# "Bid-Shielding": Neuer Betrug bei eBay auf dem Vormarsch



## jupp11 (24 November 2013)

http://www.shortnews.de/id/1062705/bid-shielding-neuer-betrug-bei-ebay-auf-dem-vormarsch


> "Bid-Shielding" nennt sich die neuste Betrugsmasche von Käufern im Internetauktionshaus eBay. Mit Mehrfachaccounts erhöhen sie den Preis für einen Artikel, den sie erwerben möchten. Kurz vor Auktionsende werden die Gebote der Fake-Accounts zurückgezogen.
> 
> Dies ist nach den Regularien unter bestimmten Voraussetzungen erlaubt.
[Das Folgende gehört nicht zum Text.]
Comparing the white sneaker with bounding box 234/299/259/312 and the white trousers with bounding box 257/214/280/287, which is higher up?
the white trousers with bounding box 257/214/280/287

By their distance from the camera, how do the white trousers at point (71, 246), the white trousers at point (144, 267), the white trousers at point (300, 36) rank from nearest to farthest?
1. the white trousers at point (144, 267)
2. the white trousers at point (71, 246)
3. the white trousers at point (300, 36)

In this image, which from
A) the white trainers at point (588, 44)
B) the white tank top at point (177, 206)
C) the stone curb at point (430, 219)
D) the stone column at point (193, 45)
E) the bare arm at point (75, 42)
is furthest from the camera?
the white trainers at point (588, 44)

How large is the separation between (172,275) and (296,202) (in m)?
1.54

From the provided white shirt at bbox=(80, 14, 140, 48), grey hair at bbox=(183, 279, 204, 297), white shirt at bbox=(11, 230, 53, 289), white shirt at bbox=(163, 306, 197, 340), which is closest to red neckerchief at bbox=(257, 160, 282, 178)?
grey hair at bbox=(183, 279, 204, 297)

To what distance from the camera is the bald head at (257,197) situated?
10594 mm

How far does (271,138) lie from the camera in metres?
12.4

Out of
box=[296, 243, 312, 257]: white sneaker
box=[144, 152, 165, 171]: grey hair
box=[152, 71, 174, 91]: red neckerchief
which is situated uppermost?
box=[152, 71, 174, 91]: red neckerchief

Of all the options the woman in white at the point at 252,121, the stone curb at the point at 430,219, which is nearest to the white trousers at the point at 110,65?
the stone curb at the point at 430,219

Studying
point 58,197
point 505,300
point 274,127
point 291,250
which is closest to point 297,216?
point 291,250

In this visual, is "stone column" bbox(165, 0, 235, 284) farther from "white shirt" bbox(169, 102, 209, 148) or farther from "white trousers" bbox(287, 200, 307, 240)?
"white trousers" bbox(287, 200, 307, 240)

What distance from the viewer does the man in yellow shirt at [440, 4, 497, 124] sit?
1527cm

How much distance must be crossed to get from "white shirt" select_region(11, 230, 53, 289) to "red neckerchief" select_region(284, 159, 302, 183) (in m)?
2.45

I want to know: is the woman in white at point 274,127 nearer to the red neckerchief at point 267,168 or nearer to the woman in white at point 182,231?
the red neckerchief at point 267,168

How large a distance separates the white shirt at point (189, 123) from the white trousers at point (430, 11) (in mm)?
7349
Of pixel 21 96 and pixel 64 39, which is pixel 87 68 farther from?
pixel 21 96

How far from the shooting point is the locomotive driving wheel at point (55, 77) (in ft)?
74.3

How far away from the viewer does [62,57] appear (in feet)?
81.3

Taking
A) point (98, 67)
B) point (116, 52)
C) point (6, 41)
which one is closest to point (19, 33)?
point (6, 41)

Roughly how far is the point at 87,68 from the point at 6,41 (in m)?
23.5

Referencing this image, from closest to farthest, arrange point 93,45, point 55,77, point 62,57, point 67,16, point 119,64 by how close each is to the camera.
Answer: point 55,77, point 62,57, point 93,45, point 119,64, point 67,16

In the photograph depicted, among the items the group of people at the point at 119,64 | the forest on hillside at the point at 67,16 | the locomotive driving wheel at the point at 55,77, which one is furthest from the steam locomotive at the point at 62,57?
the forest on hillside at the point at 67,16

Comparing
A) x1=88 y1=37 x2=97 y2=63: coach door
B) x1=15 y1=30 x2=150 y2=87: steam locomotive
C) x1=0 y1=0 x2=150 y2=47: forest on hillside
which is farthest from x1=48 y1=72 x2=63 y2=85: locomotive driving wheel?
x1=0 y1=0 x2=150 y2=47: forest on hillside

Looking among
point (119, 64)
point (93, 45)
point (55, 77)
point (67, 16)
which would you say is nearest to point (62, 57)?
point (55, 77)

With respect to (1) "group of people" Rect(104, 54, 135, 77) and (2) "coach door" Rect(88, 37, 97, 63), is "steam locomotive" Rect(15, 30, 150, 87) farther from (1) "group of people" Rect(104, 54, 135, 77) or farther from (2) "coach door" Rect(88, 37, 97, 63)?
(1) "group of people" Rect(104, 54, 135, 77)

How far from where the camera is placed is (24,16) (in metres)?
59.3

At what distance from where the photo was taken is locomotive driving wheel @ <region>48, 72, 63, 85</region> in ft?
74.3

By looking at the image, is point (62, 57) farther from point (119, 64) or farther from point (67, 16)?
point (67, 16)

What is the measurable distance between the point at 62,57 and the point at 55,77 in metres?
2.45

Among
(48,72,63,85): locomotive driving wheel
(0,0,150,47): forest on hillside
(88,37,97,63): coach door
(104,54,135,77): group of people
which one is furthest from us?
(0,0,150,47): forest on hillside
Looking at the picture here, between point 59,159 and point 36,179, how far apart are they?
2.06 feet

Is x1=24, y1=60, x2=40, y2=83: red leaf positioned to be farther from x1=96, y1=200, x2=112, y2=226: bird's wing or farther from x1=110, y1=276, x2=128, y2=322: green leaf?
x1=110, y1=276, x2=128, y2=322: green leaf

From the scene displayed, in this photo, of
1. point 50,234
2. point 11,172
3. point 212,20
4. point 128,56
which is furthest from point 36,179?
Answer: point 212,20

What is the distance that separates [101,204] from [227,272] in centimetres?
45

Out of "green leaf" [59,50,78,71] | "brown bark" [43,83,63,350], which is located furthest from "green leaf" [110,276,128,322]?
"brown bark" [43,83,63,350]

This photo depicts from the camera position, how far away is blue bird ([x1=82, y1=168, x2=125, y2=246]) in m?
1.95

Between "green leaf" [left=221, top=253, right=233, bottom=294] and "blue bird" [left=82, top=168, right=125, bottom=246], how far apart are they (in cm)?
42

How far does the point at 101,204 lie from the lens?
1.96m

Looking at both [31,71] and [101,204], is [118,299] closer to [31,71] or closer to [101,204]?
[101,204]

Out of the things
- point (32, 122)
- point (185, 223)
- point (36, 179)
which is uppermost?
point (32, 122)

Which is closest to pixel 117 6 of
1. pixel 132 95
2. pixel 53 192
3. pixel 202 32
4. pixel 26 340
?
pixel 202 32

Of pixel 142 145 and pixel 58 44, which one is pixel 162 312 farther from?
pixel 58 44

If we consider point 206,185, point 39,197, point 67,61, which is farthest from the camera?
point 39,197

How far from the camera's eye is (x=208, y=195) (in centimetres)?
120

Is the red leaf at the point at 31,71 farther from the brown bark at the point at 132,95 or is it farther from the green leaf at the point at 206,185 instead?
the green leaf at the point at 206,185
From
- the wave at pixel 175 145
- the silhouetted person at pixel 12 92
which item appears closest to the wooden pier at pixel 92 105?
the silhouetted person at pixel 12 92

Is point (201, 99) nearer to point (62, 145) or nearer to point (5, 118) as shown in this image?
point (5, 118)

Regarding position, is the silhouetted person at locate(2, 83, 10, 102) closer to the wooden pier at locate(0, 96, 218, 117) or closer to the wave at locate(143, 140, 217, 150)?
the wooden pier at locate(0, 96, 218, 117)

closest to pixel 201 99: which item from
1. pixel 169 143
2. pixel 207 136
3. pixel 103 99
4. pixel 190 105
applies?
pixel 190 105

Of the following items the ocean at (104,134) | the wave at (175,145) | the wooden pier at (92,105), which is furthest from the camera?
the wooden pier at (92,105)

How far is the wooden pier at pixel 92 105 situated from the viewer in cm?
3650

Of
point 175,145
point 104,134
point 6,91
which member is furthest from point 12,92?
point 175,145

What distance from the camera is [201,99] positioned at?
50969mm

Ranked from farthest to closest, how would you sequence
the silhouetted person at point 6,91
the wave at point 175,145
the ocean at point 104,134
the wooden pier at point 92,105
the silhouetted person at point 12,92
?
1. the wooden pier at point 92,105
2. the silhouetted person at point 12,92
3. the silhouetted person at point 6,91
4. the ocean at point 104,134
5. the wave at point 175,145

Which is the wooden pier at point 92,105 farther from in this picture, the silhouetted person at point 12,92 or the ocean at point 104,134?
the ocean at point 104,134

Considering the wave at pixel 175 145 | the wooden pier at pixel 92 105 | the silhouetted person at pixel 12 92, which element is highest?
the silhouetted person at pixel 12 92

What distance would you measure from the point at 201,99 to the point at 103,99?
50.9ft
Statt kurz vor Schluss weiter zu steigen, fällt der Preis für den Artikel schließlich auf das vorherige Maximalgebot zurück - idealerweise der Hauptaccount des Betrügers.


----------



## Heiko (24 November 2013)

Naja - so arg neu ist das ja nicht. Preistreiberei ist so alt wie ebay.


----------



## Nebelwolf ✟ (24 November 2013)

Hallo zusammen,

die Gebotsabschirmung ist tatsächlich schon ziemlich alt. Im Fall eines zurückgezogenen Gebotes, kommt kein Kaufvertrag mit dem überbotenen Bieter zustande, der durch den Rückzug jetzt wieder Höchstbieter ist. Unter dem Stichwort Gebotsabschirmung liefert Google reichlich informativen Lesestoff.

Nebelwolf


----------



## jupp11 (25 November 2013)

Heiko schrieb:


> Naja - so arg neu ist das ja nicht.


http://www.onlinemarktplatz.de/3814...ding-ein-altes-phaenomen-ist-stark-im-kommen/


> Abzocke bei eBay: Bid-Shielding – ein *altes* Phänomen ist stark im Kommen
> „Bid-Shielding“ oder auf Deutsch in etwa übersetzt mit Gebotsabschirmung gibt es zwar schon seit längerer Zeit, nimmt aber immer stärker zu


----------



## werv (3 Dezember 2013)

Ich kopiere mal meine eigene Postings aus einen anderen Forum, ich denke zwar dass in diesem extra spezialisierten Forum das genaue Vorgehen bekannt ist aber es schadet auch nicht:

Den Begriff "Bid Shielding" gibt es schon seit 1999 und den Betrug als solchen schon früher.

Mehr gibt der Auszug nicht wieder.